Bruce Cameron is credited with the quote, “Not everything that can be counted counts. And not everything that counts can be counted.” In the world of measuring and evaluating development officer performance, we have many variables which we could employ to judge effectiveness. But just because we can track something and report it, doesn’t mean that we should waste time tracking and reporting it.
As an example, I have witnessed higher education institutions track and report development officer emails and phone calls with prospects and donors. To which I always reply, “Do we want our development officers to sit in the office and send emails and make phone calls? Are emails and telephone calls the activities that represent the best work with our donors and prospects?” The answer, of course, is “not really.” In fact, most every development leader will say that face-to-face visits are the gold standard of our work and most leaders wish their development officers would make more visits. The trailing question then becomes, “why are you, then, tracking and reporting on emails and telephone calls if they don’t represent the work you want to encourage your development officers to perform?” Again, we can track a whole bushel of stuff, but is it the right stuff to be tracking?
So, today I’m listening to a fundraising leader from a prestigious Northeast U.S. university say that they have a weekly report that, in part, tracks the number of queries and reports that development officers are requesting from the database.

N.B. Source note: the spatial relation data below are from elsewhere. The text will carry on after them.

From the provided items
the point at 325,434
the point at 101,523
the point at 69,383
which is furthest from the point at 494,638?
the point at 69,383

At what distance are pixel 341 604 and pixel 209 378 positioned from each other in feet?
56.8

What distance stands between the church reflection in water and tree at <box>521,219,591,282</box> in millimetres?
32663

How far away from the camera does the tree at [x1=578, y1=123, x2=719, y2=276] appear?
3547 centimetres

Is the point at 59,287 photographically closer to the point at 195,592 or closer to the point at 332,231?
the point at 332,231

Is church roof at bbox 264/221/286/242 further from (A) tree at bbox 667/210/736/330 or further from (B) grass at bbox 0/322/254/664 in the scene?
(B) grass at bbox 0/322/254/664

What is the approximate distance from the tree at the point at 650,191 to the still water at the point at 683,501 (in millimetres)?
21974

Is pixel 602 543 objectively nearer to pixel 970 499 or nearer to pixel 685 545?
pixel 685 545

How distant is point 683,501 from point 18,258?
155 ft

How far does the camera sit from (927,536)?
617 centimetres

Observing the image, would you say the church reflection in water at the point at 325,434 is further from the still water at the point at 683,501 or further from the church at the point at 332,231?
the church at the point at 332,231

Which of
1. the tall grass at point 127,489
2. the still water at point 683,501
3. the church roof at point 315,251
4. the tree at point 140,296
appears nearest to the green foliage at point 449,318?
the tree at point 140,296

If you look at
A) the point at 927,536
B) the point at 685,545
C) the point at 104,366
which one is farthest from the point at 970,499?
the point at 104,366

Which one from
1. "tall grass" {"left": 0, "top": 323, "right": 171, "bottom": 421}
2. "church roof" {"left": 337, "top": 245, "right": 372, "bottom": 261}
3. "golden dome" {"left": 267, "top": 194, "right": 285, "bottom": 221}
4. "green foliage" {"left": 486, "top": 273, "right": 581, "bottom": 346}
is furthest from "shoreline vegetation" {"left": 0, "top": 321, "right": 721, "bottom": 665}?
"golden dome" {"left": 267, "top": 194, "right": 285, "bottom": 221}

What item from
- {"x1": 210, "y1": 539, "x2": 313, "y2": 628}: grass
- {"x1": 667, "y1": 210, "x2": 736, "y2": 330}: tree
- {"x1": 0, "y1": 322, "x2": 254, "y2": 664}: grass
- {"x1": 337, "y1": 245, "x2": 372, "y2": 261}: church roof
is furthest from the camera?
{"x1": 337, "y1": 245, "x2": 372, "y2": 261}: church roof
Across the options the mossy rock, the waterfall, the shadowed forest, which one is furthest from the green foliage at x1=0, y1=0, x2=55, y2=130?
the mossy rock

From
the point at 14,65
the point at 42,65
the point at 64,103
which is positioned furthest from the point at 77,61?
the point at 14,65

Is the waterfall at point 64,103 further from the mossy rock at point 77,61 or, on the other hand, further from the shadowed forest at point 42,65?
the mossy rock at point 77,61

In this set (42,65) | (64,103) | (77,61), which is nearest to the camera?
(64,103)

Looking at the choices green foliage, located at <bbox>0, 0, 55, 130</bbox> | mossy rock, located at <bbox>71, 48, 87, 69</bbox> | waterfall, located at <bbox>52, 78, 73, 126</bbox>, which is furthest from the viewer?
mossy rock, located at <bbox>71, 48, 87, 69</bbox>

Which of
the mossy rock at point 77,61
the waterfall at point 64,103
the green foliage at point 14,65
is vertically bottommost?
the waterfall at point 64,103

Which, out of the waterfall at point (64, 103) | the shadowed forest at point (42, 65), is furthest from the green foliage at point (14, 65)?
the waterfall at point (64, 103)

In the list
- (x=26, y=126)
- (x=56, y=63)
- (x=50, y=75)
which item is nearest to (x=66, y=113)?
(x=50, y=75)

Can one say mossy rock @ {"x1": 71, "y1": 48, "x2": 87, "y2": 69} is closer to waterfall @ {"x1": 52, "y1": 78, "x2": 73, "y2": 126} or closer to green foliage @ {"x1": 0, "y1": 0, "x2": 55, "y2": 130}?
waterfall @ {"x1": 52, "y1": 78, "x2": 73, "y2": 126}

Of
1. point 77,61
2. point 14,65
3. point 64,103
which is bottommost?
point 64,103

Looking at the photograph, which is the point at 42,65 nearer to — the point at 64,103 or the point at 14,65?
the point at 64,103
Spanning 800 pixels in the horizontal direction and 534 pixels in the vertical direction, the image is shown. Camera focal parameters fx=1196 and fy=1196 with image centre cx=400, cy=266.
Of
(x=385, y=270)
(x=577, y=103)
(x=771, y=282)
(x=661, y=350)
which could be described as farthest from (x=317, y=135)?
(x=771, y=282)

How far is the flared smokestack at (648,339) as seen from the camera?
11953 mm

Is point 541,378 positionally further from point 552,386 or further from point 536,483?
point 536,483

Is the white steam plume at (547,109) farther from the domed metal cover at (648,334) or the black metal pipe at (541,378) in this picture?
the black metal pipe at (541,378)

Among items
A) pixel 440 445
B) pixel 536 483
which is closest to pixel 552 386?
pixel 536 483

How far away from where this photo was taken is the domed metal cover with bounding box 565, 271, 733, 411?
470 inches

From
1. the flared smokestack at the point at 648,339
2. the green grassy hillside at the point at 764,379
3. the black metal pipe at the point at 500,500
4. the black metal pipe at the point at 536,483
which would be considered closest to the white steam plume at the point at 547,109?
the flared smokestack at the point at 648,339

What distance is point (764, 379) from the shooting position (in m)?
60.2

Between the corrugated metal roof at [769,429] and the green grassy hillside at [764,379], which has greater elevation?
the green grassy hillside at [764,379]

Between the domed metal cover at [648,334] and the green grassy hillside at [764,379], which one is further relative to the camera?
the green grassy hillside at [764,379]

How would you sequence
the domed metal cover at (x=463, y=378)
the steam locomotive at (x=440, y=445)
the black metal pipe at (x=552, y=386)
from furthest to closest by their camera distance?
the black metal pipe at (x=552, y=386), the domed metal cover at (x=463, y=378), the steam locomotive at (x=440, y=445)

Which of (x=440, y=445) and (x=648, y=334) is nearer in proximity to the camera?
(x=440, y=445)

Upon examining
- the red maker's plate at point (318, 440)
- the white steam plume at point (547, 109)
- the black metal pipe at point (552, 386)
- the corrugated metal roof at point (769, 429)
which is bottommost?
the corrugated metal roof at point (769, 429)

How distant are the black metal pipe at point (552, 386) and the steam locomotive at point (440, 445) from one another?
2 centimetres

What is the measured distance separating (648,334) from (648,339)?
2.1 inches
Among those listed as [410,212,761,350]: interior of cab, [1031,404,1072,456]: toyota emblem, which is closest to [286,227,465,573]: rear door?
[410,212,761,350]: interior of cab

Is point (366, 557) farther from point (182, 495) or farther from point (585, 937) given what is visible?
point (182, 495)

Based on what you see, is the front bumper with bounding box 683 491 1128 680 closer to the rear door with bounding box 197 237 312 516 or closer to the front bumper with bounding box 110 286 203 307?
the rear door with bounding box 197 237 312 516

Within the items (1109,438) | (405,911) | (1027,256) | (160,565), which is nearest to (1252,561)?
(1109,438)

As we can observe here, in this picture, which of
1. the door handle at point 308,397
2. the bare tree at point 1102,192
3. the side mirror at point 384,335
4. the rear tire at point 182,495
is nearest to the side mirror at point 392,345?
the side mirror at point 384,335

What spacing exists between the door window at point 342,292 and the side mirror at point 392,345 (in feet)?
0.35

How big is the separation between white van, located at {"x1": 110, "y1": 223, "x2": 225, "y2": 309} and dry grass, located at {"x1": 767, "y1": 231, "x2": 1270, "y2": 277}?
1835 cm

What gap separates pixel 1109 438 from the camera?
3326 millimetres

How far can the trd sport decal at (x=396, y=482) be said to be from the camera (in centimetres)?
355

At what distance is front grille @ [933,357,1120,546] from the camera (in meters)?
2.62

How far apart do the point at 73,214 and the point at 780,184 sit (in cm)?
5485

Yes, you read that correctly, they have a report that reports on the number of reports that are requested.
She was good-natured about revealing this embarrassing fact and laughed at the absurdity of such a report. A characteristic of high-functioning leadership is the capacity to separate the important from the trivial, the toys from the tools. After people, time is our most valuable asset. Tracking and reporting data that doesn’t help us do our work better wastes both.